> _Required task_: Locate each line below that contains the word "digital" and copy those lines out in full, treating uppercase and lowercase as different.

> _Input material_:

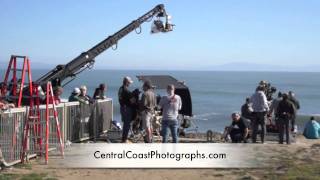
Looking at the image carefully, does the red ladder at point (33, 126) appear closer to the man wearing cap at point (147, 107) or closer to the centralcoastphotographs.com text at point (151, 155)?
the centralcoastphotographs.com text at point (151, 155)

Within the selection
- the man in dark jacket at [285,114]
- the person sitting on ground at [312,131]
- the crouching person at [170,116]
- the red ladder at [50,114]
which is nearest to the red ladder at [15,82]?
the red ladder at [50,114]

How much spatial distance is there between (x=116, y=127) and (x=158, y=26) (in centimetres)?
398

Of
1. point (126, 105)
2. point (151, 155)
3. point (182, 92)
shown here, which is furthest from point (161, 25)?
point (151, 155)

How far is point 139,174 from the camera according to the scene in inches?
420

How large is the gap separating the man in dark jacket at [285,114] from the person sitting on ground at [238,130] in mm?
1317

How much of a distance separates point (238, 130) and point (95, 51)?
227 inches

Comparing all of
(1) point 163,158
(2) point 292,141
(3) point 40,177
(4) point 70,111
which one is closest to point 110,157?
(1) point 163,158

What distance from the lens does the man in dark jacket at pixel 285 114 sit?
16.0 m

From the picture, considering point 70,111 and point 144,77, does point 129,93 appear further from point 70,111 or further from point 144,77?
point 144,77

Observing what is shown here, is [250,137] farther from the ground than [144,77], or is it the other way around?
---
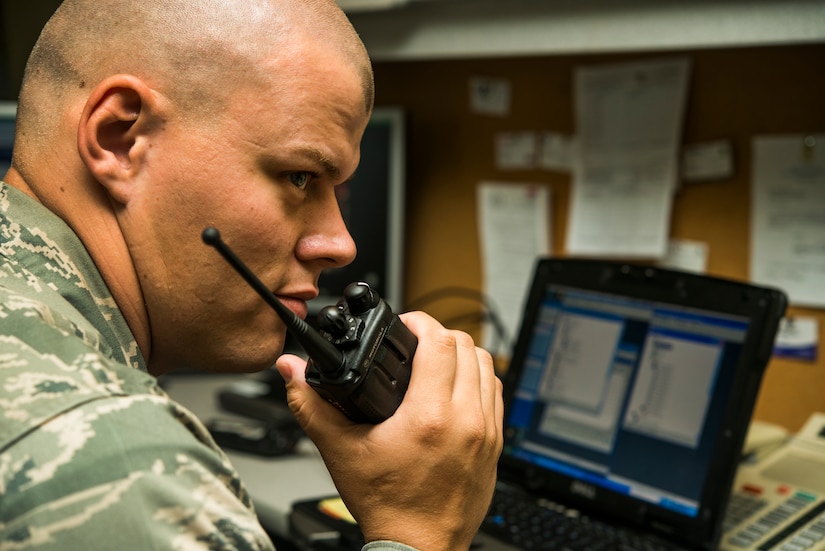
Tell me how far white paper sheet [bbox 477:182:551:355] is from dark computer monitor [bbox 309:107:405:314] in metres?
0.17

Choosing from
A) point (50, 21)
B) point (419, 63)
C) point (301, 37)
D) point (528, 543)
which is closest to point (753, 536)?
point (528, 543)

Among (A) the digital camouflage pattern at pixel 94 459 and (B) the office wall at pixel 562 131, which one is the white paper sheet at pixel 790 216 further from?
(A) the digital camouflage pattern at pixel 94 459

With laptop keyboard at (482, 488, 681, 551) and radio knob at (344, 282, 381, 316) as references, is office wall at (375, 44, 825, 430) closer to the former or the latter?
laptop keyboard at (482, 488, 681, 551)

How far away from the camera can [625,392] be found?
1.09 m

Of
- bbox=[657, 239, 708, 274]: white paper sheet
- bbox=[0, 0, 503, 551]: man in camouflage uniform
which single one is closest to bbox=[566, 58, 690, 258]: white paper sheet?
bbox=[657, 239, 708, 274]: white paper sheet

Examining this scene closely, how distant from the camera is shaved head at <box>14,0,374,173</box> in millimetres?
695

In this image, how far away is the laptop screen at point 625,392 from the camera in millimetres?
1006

> _Task solution_:
Among (A) the digital camouflage pattern at pixel 94 459 and (B) the office wall at pixel 562 131, which one is the white paper sheet at pixel 790 216 further from?
(A) the digital camouflage pattern at pixel 94 459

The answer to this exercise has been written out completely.